Kedua tim tentu sama-sama mengincar awal yang mulus demi mengamankan modal penting di fase grup. Di atas kertas, Uruguay yang diperkuat sejumlah bintang Eropa memang lebih diunggulkan. Namun, Arab Saudi, yang dikenal kerap membuat kejutan di turnamen besar, jelas tidak bisa dipandang sebelah mata.

Transformasi Arab Saudi di Bawah Georgios Donis

Perjalanan Green Falcons menuju putaran final Piala Dunia kali ini diwarnai drama pergantian pelatih. Dalam satu siklus kualifikasi, kursi kepelatihan mereka sempat bergonta-ganti, mulai dari Roberto Mancini, kembali ke Herve Renard, hingga akhirnya kini kemudi tim dipegang oleh pelatih asal Yunani, Georgios Donis.

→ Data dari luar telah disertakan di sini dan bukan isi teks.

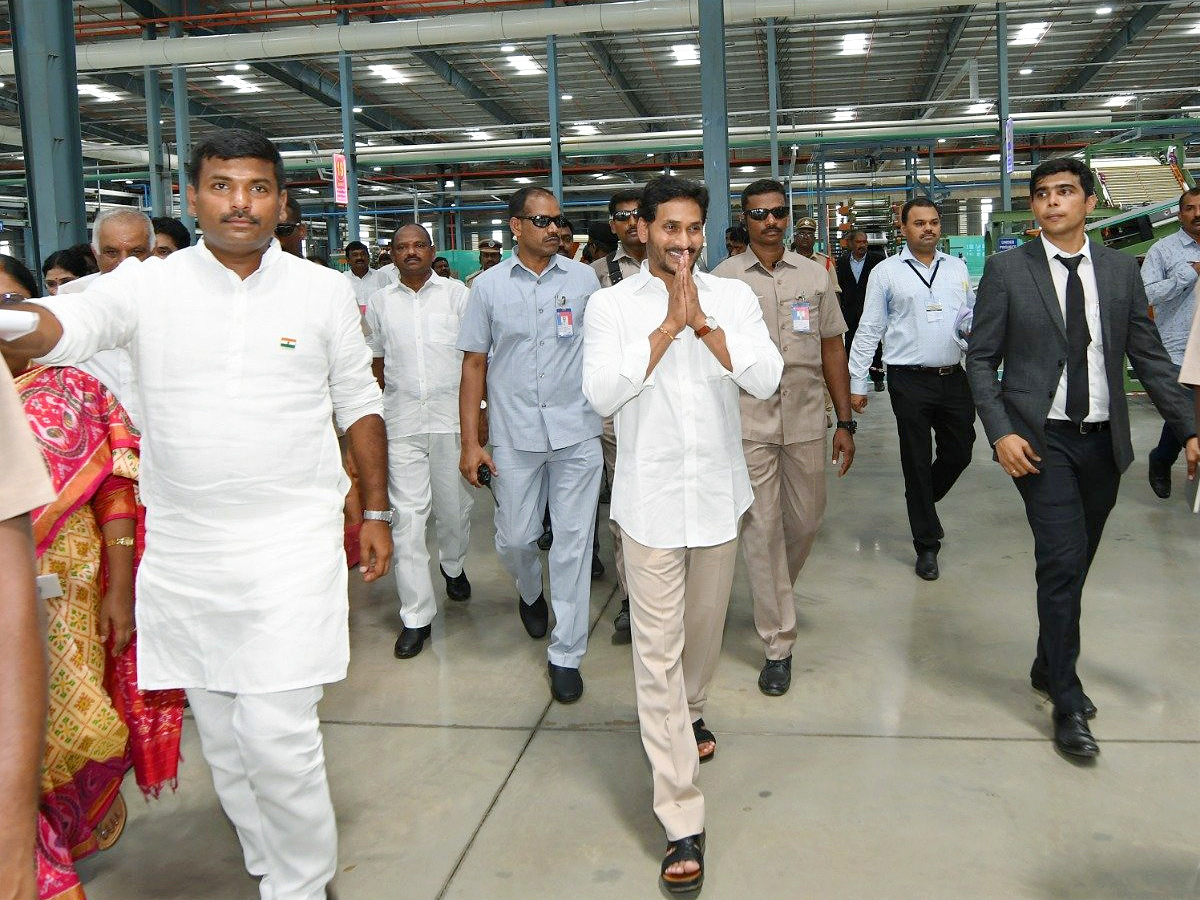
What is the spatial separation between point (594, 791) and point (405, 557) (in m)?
1.67

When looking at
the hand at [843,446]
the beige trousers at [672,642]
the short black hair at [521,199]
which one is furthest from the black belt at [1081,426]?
the short black hair at [521,199]

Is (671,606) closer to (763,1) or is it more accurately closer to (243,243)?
(243,243)

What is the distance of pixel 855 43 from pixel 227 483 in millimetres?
14747

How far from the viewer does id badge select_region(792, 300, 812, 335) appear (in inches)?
154

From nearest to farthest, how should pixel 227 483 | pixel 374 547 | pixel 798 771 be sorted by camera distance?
pixel 227 483 < pixel 374 547 < pixel 798 771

Donis mulai menukangi tim pada April lalu, setelah Arab Saudi menelan kekalahan telak 0-4 dari Mesir dan takluk 1-2 dari Serbia. Di bawah tangan dingin Donis, organisasi pertahanan Arab Saudi perlahan menunjukkan dampak positif. Dalam serangkaian laga uji coba, mereka sempat kalah tipis 1-2 dari Ekuador, namun berhasil mencukur Puerto Rico 3-0 dan menahan imbang tim kuat Senegal tanpa gol.

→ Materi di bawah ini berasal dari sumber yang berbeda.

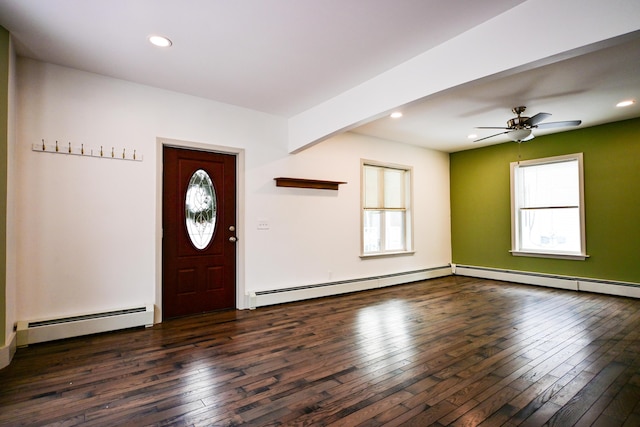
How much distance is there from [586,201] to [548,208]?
1.93 ft

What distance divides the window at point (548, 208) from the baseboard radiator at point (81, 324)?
654 centimetres

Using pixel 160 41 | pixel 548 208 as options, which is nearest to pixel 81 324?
pixel 160 41

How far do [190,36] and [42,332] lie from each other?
3193 mm

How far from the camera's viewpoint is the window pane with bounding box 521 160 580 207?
19.1 ft

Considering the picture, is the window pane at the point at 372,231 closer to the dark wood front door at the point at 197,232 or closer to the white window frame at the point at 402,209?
the white window frame at the point at 402,209

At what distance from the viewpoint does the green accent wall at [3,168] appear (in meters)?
2.72

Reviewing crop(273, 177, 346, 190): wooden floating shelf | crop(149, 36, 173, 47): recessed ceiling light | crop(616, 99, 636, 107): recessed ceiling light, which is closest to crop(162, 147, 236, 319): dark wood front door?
crop(273, 177, 346, 190): wooden floating shelf

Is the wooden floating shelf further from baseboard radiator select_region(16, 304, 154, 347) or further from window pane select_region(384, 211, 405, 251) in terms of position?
baseboard radiator select_region(16, 304, 154, 347)

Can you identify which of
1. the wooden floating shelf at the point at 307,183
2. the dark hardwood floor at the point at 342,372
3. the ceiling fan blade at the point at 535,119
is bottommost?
the dark hardwood floor at the point at 342,372

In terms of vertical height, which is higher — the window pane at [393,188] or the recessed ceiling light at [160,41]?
the recessed ceiling light at [160,41]

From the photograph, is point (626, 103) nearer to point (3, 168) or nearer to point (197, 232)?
point (197, 232)

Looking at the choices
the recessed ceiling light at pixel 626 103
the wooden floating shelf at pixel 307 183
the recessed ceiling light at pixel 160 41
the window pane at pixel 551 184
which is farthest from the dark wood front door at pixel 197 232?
the window pane at pixel 551 184

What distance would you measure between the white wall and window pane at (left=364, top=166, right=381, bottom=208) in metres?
1.01

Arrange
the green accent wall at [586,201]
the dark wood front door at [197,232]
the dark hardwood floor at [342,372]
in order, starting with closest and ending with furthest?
the dark hardwood floor at [342,372], the dark wood front door at [197,232], the green accent wall at [586,201]
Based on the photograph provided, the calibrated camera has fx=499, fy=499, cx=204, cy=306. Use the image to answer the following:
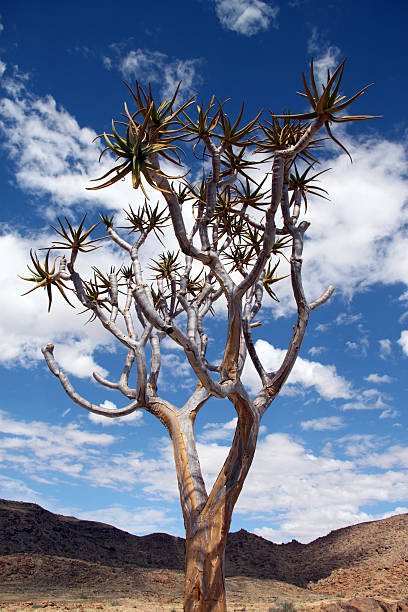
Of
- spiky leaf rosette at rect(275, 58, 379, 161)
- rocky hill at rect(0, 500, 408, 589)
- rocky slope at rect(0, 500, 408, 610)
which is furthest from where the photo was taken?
rocky hill at rect(0, 500, 408, 589)

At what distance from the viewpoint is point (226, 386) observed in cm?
789

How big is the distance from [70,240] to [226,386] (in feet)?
13.7

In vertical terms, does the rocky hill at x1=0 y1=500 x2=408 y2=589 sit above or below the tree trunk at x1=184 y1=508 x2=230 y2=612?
above

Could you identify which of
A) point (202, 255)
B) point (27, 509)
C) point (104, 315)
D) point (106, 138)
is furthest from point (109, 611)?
point (27, 509)

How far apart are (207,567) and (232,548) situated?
22.1 meters

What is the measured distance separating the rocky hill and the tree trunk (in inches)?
678

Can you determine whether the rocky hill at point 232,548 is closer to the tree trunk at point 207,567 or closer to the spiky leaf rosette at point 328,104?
the tree trunk at point 207,567

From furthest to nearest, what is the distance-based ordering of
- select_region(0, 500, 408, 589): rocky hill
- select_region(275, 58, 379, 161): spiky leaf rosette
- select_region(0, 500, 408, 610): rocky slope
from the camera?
1. select_region(0, 500, 408, 589): rocky hill
2. select_region(0, 500, 408, 610): rocky slope
3. select_region(275, 58, 379, 161): spiky leaf rosette

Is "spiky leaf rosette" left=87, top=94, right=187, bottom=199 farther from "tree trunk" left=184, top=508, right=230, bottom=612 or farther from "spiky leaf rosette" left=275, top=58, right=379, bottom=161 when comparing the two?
"tree trunk" left=184, top=508, right=230, bottom=612

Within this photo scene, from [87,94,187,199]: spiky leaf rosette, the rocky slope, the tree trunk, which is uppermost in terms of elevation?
[87,94,187,199]: spiky leaf rosette

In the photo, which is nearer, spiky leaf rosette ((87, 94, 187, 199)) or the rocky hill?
spiky leaf rosette ((87, 94, 187, 199))

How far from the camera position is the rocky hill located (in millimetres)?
23844

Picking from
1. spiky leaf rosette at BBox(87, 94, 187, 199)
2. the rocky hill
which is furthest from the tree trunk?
the rocky hill

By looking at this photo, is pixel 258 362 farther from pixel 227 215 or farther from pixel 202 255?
pixel 227 215
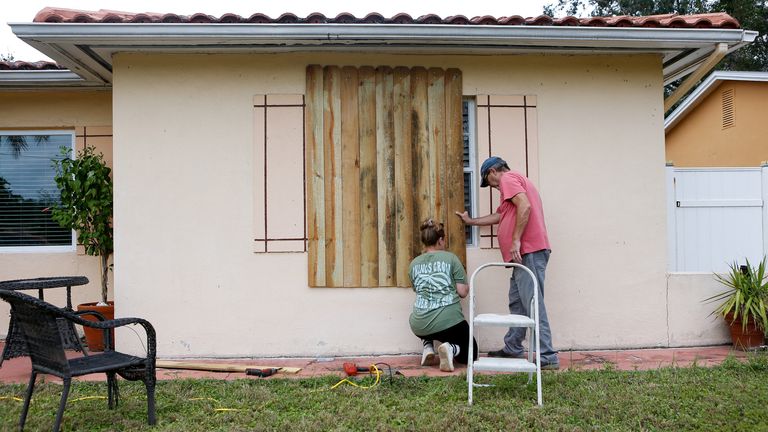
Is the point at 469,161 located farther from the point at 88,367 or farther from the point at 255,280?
the point at 88,367

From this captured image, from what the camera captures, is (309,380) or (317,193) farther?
(317,193)

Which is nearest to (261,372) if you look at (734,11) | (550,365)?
(550,365)

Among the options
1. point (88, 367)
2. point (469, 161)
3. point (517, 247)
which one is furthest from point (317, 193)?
point (88, 367)

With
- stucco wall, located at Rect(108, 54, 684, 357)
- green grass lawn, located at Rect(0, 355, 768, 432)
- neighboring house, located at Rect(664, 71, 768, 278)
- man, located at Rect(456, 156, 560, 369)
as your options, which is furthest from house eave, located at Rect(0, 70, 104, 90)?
neighboring house, located at Rect(664, 71, 768, 278)

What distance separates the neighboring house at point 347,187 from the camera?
570 centimetres

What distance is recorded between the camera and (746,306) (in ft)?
18.2

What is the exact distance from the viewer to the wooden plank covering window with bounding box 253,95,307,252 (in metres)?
5.72

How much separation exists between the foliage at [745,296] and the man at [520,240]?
1.89 meters

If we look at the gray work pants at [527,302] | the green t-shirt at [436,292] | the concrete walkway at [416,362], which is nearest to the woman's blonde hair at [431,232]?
the green t-shirt at [436,292]

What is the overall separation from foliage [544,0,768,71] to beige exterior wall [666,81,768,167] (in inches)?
314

Uruguay: Segar Tanpa Pemanasan Tambahan

Di kubu seberang, Uruguay datang dengan gaya khas sang pelatih nyentrik, Marcelo Bielsa. Seperti biasa, Bielsa identik dengan filosofi permainan agresif, pressing ketat, dan intensitas tinggi. Namun, performa La Celeste belakangan ini cenderung angin-anginan.

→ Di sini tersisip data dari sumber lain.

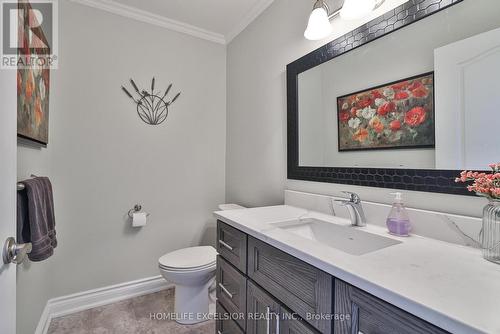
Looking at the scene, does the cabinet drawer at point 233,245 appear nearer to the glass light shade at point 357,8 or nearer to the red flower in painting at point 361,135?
the red flower in painting at point 361,135

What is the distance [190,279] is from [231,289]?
56 centimetres

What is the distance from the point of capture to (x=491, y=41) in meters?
0.80

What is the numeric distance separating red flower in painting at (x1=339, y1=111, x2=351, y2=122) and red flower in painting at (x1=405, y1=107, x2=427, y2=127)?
30 centimetres

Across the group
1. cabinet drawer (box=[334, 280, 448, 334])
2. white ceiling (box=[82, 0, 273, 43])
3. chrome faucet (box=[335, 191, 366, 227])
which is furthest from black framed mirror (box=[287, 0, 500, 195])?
white ceiling (box=[82, 0, 273, 43])

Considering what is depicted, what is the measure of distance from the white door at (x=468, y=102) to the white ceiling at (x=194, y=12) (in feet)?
4.68

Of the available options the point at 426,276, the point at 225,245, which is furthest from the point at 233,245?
the point at 426,276

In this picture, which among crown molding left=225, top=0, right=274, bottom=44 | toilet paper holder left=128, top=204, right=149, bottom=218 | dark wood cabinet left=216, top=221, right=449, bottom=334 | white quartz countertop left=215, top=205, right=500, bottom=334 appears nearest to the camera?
white quartz countertop left=215, top=205, right=500, bottom=334

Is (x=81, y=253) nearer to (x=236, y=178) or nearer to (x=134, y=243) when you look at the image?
(x=134, y=243)

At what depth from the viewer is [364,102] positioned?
3.94ft

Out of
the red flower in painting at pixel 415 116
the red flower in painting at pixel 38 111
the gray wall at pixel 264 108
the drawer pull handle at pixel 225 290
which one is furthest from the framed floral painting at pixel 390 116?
the red flower in painting at pixel 38 111

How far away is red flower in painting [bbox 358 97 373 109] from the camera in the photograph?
1.18 metres

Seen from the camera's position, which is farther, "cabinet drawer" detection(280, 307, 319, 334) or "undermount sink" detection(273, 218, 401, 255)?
"undermount sink" detection(273, 218, 401, 255)

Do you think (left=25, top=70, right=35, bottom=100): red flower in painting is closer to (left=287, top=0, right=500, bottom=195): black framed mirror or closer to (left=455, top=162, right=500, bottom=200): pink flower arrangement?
(left=287, top=0, right=500, bottom=195): black framed mirror

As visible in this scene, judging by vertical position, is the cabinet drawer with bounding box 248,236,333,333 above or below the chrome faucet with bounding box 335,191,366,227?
below
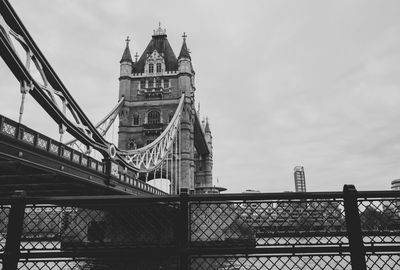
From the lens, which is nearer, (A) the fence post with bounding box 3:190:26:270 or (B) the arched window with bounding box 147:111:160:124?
(A) the fence post with bounding box 3:190:26:270

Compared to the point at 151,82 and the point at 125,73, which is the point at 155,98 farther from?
the point at 125,73

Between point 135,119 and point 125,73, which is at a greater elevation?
point 125,73

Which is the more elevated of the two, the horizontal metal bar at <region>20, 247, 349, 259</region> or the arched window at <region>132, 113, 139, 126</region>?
the arched window at <region>132, 113, 139, 126</region>

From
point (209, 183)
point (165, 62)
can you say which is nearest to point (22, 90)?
point (165, 62)

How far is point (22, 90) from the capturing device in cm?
1265

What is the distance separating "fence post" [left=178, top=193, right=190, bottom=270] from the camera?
3113 mm

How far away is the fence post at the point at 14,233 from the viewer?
3.07 metres

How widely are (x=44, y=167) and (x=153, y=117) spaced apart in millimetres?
34902

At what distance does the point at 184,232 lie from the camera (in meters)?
3.19

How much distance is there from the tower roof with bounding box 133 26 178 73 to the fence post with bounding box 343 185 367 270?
48.4m

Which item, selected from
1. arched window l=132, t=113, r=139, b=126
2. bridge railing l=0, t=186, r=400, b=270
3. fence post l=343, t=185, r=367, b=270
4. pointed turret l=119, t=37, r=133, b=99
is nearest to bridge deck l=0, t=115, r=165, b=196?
bridge railing l=0, t=186, r=400, b=270

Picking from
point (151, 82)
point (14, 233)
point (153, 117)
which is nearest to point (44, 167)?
point (14, 233)

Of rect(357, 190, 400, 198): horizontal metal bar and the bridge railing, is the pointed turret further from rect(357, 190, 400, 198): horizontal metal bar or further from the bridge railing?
rect(357, 190, 400, 198): horizontal metal bar

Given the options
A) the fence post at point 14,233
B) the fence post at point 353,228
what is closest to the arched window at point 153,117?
the fence post at point 14,233
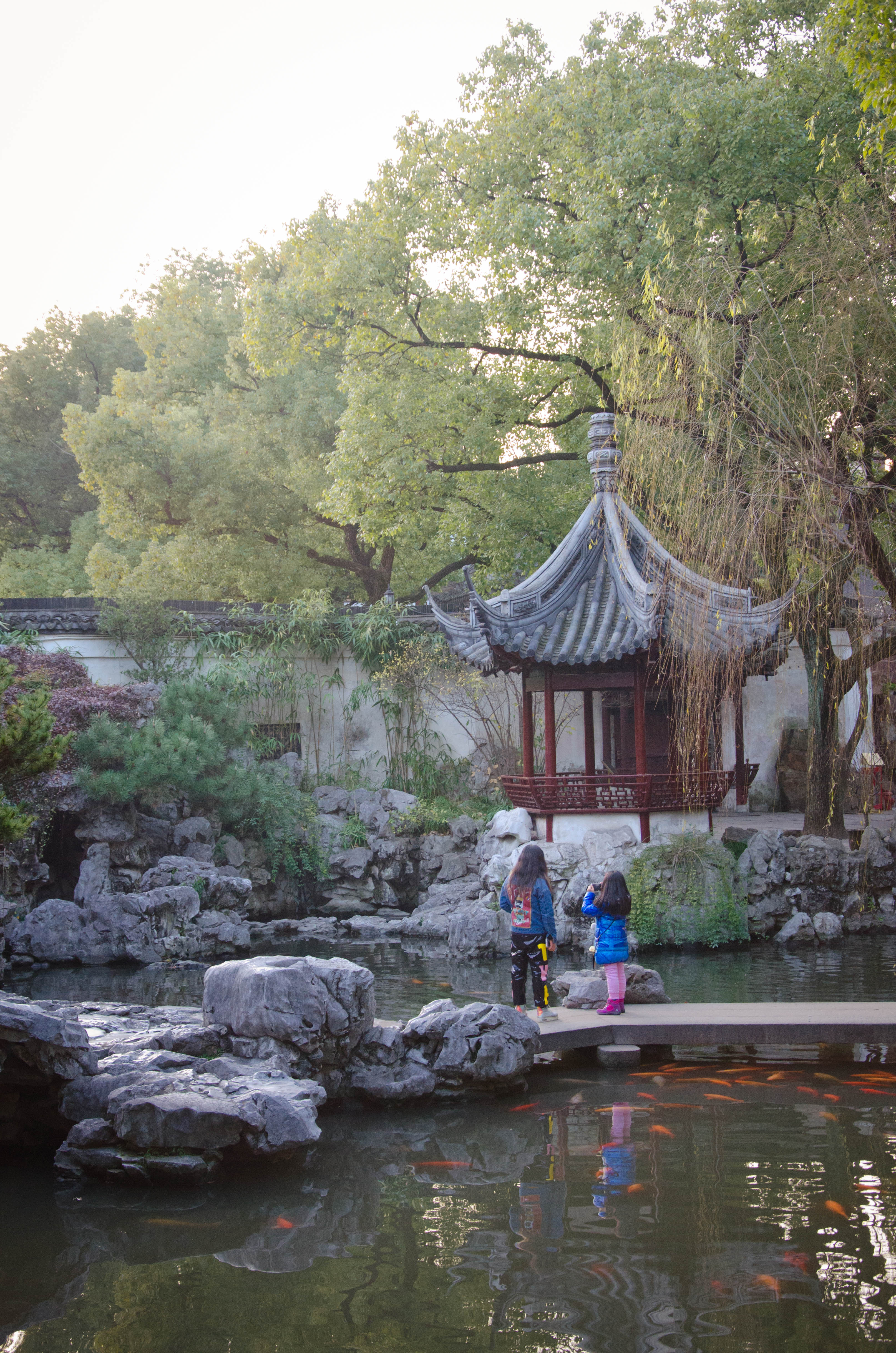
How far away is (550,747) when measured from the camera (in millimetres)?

Tahun ini, Uruguay membuka laga dengan hasil imbang 1-1 kontra Inggris di Wembley, disusul skor kacamata 0-0 melawan Aljazair. Menariknya, Uruguay memilih untuk tidak mengambil laga persahabatan tambahan menjelang putaran final. Keputusan ini ibarat pisau bermata dua. Di satu sisi, fisik Federico Valverde dan rekan-rekan setimnya akan jauh lebih segar. Namun di sisi lain, absennya laga pemanasan berisiko membuat mereka telat panas dan kehilangan ritme kompetisi di laga pembuka nanti.